Browsing through the photo archive on the John F. Kennedy Library’s website, we found a little-known group of photos of JFK, Jackie and their extended family in Palm Beach on Christmas morning, 1962.
They were not taken at the Kennedy family’s oceanfront mansion, which became known as the Winter White House, but at a nearby house JFK and Jackie frequently rented during the three years of his presidency.
These 54-year-old snapshots by White House photographer Cecil Stoughton reveal the Kennedys in all their casual glamour.
Here are JFK and Jackie, not as president and first lady, but as parents and hosts of a mob of kids and adults enjoying what no one could have dreamed would be their final Christmas together.
JFK hands out some of the 11 Christmas stockings hanging on the fireplace. Wearing costumes, Caroline, John John and their cousins act out the Christmas story for indulgent aunts, uncles and grandparents. Jackie, sitting on the floor, wearing only one flip-flop, holds a tired John John on her lap.
In a chaotic group photo in front of the fireplace, Jackie is seen trying to corral small children and a pair of uncooperative dogs for a family Christmas portrait.
Sometimes, the Kennedys were just like the rest of us.
“They were very relaxed and family-oriented,” remembered Kathy Fay, who lives in Delray Beach. Her father Paul “Red” Fay, was one of JFK’s best friends. The families spent weekends together at Camp David and in Palm Beach at Easter.
Although the Fays weren’t in Palm Beach for Christmas that year, Kathy Fay says the informality shown in the photos was exactly how she remembers the first family.
“They had a bit of that 1950s glamour,” she said. “They weren’t trying to be beautiful people; they just were.”

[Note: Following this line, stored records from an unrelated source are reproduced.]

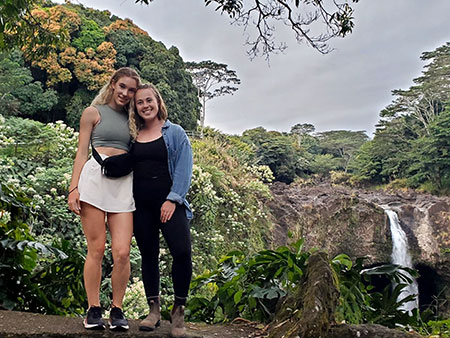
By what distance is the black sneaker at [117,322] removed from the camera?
74.1 inches

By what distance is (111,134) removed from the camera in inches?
81.4

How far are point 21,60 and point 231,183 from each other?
937cm

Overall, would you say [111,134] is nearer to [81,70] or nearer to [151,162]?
[151,162]

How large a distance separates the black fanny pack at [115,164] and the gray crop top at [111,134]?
0.26 ft

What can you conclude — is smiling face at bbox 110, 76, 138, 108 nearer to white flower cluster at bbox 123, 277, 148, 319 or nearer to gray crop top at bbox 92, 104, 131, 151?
gray crop top at bbox 92, 104, 131, 151

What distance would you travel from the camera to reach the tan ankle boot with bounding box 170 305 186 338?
→ 192 cm

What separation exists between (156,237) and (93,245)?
307 mm

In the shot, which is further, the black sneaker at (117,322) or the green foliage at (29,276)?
the green foliage at (29,276)

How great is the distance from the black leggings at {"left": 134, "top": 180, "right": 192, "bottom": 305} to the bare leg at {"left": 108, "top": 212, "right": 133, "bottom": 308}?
0.21ft

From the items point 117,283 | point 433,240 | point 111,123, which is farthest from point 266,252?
point 433,240

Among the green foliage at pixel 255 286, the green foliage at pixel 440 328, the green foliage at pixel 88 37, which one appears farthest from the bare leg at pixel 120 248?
the green foliage at pixel 88 37

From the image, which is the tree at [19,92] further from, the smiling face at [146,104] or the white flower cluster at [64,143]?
the smiling face at [146,104]

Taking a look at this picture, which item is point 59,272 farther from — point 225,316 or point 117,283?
point 225,316

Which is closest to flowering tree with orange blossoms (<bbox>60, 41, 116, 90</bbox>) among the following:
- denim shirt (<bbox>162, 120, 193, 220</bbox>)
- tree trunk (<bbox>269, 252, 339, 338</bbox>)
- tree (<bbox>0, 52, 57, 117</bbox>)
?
tree (<bbox>0, 52, 57, 117</bbox>)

Since they traveled with an entourage of White House staff and security people, the first family couldn’t stay at Joe and Rose Kennedy’s house, which was usually filled on holidays with Kennedy siblings and their families.

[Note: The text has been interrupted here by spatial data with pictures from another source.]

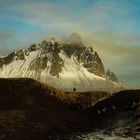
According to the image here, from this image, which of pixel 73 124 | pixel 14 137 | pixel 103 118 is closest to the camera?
pixel 14 137

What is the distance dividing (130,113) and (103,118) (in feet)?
13.6

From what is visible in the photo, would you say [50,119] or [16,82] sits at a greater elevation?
[16,82]

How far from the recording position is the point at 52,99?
72500mm

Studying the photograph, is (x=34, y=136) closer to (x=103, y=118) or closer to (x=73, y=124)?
(x=73, y=124)

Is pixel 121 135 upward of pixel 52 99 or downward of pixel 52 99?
downward

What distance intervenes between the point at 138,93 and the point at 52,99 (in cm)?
1430

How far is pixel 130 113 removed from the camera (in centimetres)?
6297

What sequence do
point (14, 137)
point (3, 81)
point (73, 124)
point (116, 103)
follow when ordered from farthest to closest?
1. point (3, 81)
2. point (116, 103)
3. point (73, 124)
4. point (14, 137)

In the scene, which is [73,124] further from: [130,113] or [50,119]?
[130,113]

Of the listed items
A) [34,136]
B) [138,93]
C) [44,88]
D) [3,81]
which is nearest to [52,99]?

Instead, the first family stayed in the large oceanfront house of C. Michael Paul, a family friend, about a mile south of the family home.
The palatial mansion was more modern than the family estate, with eight bedrooms, a floor-to-ceiling ocean view and a grand marble staircase, but what was most important to privacy-loving Jackie (and perhaps the Secret Service) were the high hedges shielding the property from view.
These photos of Camelot at Christmas show the President as a family man in yellow chinos not afraid to play on the floor with his son.
In one shot, family patriarch Joe Kennedy feigns delight as a young Caroline presents him with her doll.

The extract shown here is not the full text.